## [SUPPLIED RECORDS]

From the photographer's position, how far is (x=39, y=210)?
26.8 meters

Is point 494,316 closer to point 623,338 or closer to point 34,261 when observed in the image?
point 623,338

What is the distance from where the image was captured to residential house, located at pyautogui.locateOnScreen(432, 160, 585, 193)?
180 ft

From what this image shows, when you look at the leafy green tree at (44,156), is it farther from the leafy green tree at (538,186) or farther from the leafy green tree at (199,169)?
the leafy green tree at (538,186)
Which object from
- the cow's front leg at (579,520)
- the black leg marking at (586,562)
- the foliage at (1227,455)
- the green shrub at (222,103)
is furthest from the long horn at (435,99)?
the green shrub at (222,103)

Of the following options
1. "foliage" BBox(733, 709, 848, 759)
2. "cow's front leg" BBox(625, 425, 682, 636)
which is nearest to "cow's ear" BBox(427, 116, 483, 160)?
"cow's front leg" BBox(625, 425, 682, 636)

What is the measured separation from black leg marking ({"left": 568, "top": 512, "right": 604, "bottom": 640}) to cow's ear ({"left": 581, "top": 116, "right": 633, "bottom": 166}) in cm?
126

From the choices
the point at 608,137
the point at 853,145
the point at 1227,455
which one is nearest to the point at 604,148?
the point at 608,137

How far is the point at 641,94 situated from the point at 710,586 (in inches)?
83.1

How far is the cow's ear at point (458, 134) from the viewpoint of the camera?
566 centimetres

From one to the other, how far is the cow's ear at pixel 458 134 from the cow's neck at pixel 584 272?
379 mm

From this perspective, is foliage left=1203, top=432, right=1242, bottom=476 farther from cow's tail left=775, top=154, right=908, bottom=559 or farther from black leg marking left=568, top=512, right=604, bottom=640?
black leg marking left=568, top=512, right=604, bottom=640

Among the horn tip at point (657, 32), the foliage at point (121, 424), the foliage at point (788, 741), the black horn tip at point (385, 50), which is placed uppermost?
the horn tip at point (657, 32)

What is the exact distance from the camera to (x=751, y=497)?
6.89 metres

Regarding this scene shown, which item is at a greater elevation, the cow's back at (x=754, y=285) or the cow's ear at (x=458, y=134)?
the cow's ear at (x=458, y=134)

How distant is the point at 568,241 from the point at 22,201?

## [YOUR GOAL]
Retype the data verbatim, starting at the line containing "Among the horn" and continuing through the last line of the data.

## [SOLUTION FOR THIS PROBLEM]
Among the horn tip at point (657, 32), the foliage at point (121, 424), the foliage at point (788, 741), the black horn tip at point (385, 50), which is placed uppermost?
the horn tip at point (657, 32)

What is the exact distance from the camera to (x=751, y=497)?
6.89 metres

Regarding this scene shown, which item is at a greater elevation, the cow's back at (x=754, y=285) or the cow's ear at (x=458, y=134)?
the cow's ear at (x=458, y=134)

How distant is the point at 568,241 from the point at 22,201?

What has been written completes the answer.